Work instruction A →
From the Roughrider Stables article, extract the stretch from "Kleemann said rodeo" through "offers another option.".
Work instruction B →
Answer these questions using the Roughrider Stables article:
(i) How many head of cattle did the Utah ranch where Jason Gillen grew up run?
(ii) In what month did Gillen quit the oil business?
(iii) How many acres of pasture land does the facility have?

Extract provided →

###

Riding facility opens opportunity in Watford City
WATFORD CITY, N.D. (AP) — He came for oil but stayed for rodeo.
Jason Gillen grew up on a ranch in Utah running 450 head of cattle and about 30 horses. He team roped through college and occasionally rode bulls.
The family ranch is gone now, but Gillen is carving out his own piece of rodeo and ranch life in western North Dakota — and making a difference for other equestrians in the area.
Gillen, a computer science and business major, came to North Dakota to act as housing director for an oil service company. In November, he quit the oil business to open Roughrider Stables, an indoor equine training facility near Watford City.
In addition to a 30,000-square-foot indoor riding arena, complete with roping and roughstock chutes, the facility has paddocks, stalls and 118 acres of pasture land.
“It definitely helps,” former North Dakota Rodeo Association president Scott Kleemann told the Bismarck Tribune (http://bit.ly/1GEAzuM ).
Mary Carlson, of the Roughriders Rodeo Association, said she had not heard about the arena but agreed it would be a good thing for participants.
Kleemann said rodeo and horse show participants have about six months of the year when the weather makes it hard to condition horses and practice. He said there are a few privately owned arenas and a couple owned by fair boards in the western half of the state, but Roughriders offers another option.

###

Data shown →
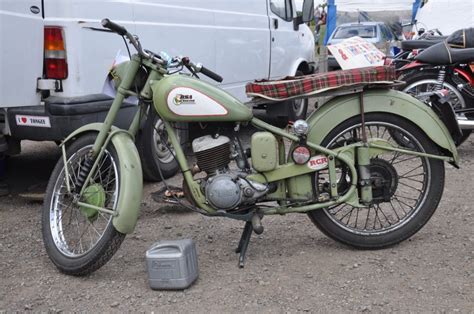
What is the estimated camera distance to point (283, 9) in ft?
25.4

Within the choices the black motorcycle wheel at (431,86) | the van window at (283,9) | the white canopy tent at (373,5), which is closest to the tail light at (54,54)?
the black motorcycle wheel at (431,86)

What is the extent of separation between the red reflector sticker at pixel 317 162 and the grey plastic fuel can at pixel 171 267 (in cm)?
87

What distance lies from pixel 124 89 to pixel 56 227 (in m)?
0.93

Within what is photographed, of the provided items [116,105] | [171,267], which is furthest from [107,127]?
[171,267]

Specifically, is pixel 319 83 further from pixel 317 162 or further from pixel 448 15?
pixel 448 15

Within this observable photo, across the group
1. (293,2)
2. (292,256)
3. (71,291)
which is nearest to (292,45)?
(293,2)

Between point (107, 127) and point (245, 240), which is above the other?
point (107, 127)

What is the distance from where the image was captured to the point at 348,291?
3045 millimetres

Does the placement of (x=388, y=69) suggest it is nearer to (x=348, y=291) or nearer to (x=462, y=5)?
(x=348, y=291)

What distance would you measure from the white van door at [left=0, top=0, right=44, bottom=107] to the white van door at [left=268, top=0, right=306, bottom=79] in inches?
151

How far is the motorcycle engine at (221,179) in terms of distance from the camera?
3236mm

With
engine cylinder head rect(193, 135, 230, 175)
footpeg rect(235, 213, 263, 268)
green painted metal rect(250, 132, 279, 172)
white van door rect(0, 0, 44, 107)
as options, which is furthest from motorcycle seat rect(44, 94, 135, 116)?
footpeg rect(235, 213, 263, 268)

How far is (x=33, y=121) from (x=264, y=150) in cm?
192

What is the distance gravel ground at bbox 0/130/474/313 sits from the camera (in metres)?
2.96
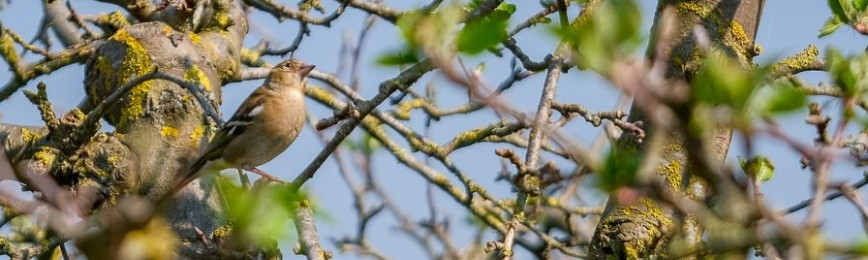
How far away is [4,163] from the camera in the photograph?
4.38 metres

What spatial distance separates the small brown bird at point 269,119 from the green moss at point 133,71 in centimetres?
79

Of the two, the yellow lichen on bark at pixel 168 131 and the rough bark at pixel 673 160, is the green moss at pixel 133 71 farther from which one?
the rough bark at pixel 673 160

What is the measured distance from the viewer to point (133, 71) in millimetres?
5539

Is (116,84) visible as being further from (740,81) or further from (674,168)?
(740,81)

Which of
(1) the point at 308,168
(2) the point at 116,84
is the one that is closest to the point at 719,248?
(1) the point at 308,168

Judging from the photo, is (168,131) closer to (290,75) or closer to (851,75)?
(290,75)

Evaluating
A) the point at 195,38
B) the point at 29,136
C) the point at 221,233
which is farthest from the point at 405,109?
the point at 221,233

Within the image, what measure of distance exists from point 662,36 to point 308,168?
2.32m

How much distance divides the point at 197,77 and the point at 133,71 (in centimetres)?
31

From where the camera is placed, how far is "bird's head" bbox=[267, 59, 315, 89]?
7.02 m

###

Response A →
Kleemann said rodeo and horse show participants have about six months of the year when the weather makes it hard to condition horses and practice. He said there are a few privately owned arenas and a couple owned by fair boards in the western half of the state, but Roughriders offers another option.

Response B →
(i) 450
(ii) November
(iii) 118